▶ [O que fazer]
[A] Segundo o texto sobre Michael Jackson em Las Vegas, em que hotel ele se hospeda quando vai à cidade?
[B] Liste todas as coisas que Jackson mostra a Bashir no texto sobre Michael Jackson em Las Vegas.
[C] Escreva a continuação do texto sobre Michael Jackson em Las Vegas, começando logo após a última frase.

Jackson gosta de Las Vegas. Quando lhe dá na veneta, parte da Terra do Nunca para uma temporada de mais solidão em sete suítes do hotel Four Seasons. Espalha pelo quarto estátuas em tamanho natural de velhinhos que fazem caretas. Em um canto, instala um imenso jogo de fliperama. Tem à mão uma cadeira motorizada para passear de madrugada pelos corredores vazios do hotel. De dia, além de fazer compras, gosta de visitar os pontos turísticos da cidade. Um dos aspectos mais cruéis de Vivendo com Michael Jackson é o fato de ele ter se deixado enfeitiçar pelo aparente bom-mocismo de Bashir. É inegável que passou a tratá-lo como amigo. Bashir sorri, afaga, seduz, trata-o de gênio. (Sobre isso, aliás: numa seqüência em que ensina Bashir a dançar, vemos do que Michael Jackson é capaz. Ele é, ou foi, um dos gênios da cultura pop. Mas é claro que isso não interessa a Bashir.) Jackson quer mostrar a seu novo amigo tudo o que admira. Chama-lhe a atenção para a beleza do teto de um shopping. É a reprodução da Capela Sistina. ‘Olhe! Olhe! Não é lindo? Você gosta?’, pergunta, sôfrego. Em um cassino, embevecido, mostra as pirâmides do Egito. Vai até uma loja onde exibe o sarcófago de Tutancâmon que acabou de adquirir. É uma cópia em ouro. Jackson paga caro por cópias. Não ficamos sabendo se conhece os originais.

(Fragmentos curtos de texto de sites)
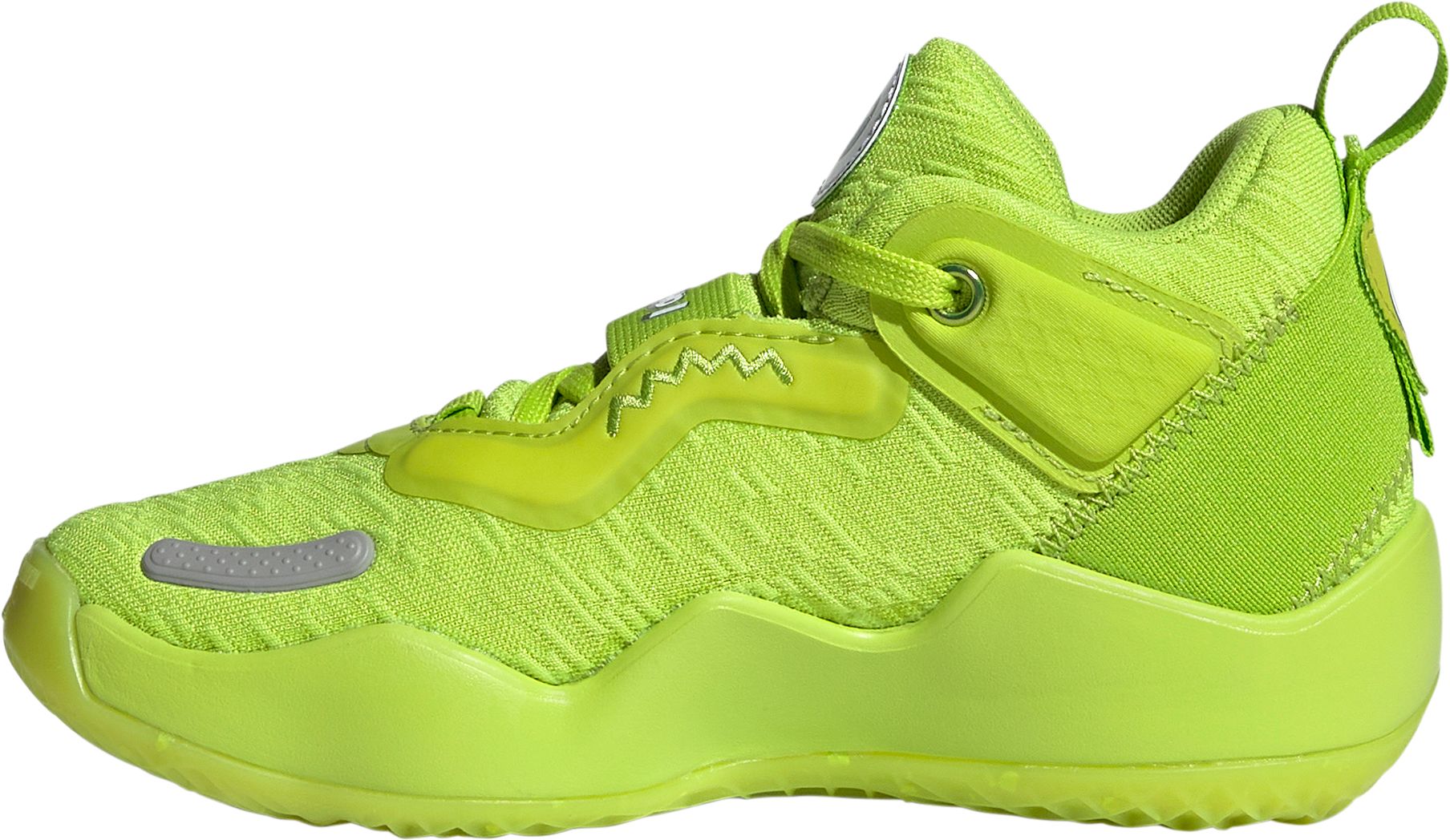 adidas Kids' Preschool D.O.N. Issue #3 Basketball Shoes product image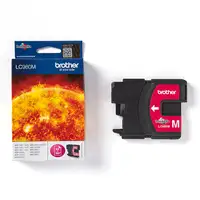 Brother LC980M cartucho de tinta 1 pieza(s) Original Magenta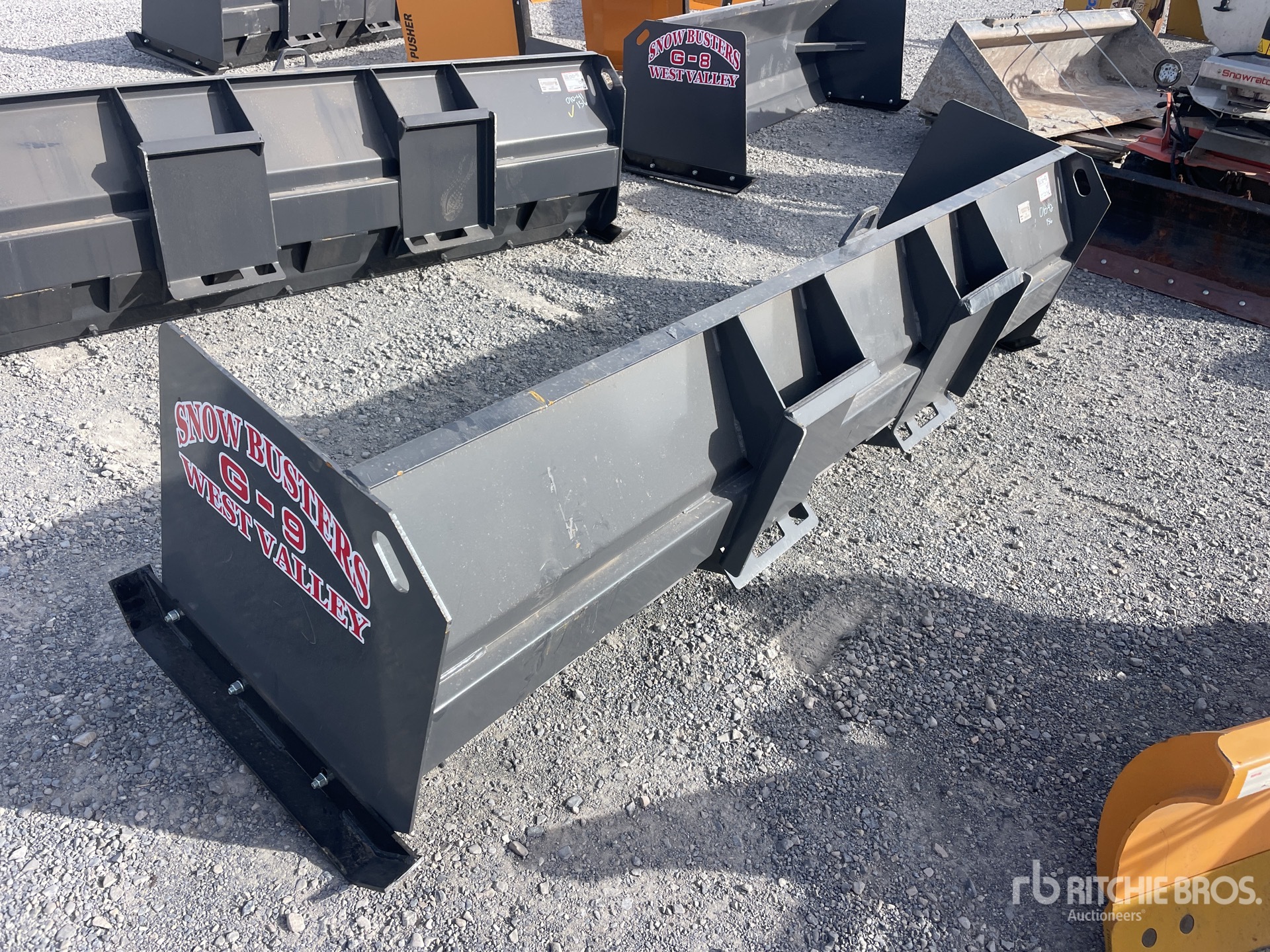 General Appearance with Image, coin arrière gauche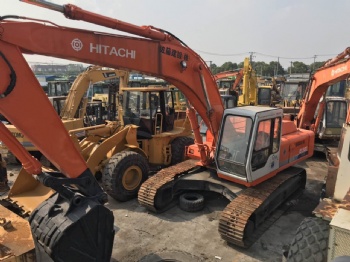 Used Hitachi EX300 Excavator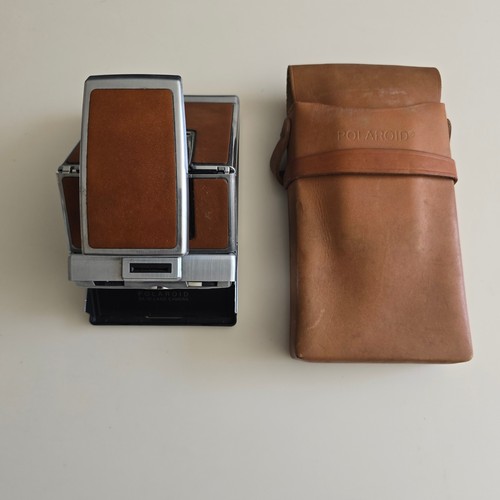 Polaroid fotocamera - polaroid, sx-70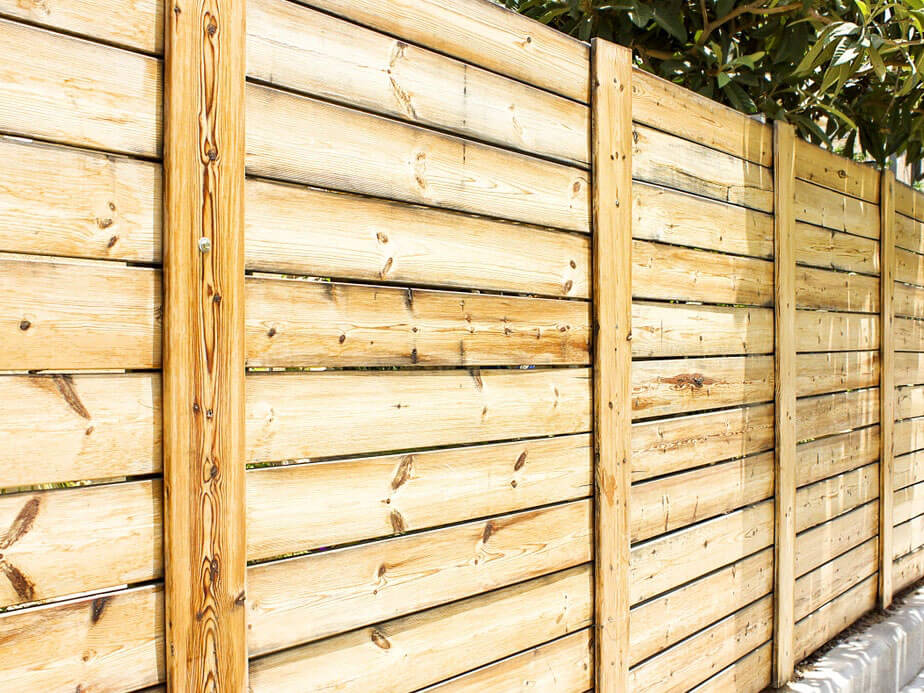 Wood Fence Dyer Indiana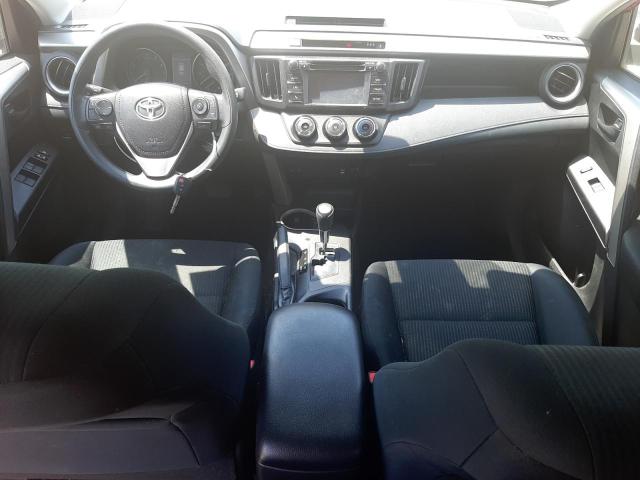 Photo 8 from auction – 2017 TOYOTA RAV4 LE with VIN 2T3ZFREV4HW380840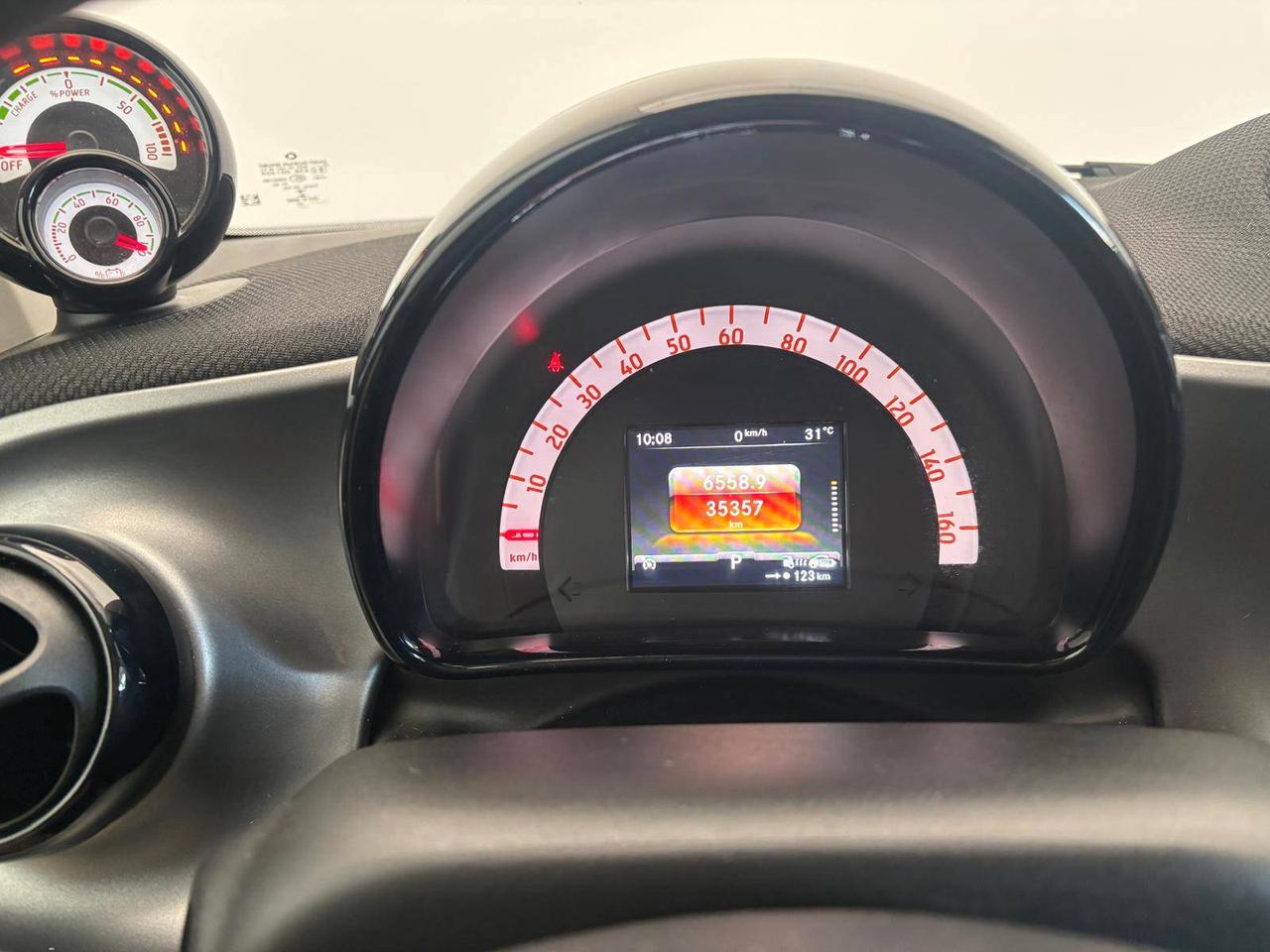SMART Fortwo III 2020 - Fortwo eq Passion 4,6kW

▶ [Respostas em ordem]
[A] No hotel Four Seasons, onde ocupa sete suítes.

[B]
- O teto de um shopping, que reproduz a Capela Sistina
- As pirâmides do Egito, em um cassino
- O sarcófago de Tutancâmon, uma cópia em ouro que acabou de adquirir

[C]
O interesse do programa de Bashir não reside nas revelações, ou não-revelações, sobre pedofilia. É difícil saber se Jackson está sendo sincero quando diz que cede sua cama às crianças movido por sentimentos camaradas. Minha impressão é que sim, mas minha impressão não vale nada. Trata-se de assunto penoso a ser resolvido pelas partes envolvidas. Fora disso, é apenas alimento para jornalistas como Bashir. No máximo, revela um pouco da sordidez geral. O amiguinho de 12 anos de Jackson responde a uma pergunta de Bashir dizendo que não, sua mãe não fica preocupada cada vez que ele passa a noite na casa de Michael Jackson, fica até bastante feliz. É claro que fica: em pouco tempo poderá processá-lo.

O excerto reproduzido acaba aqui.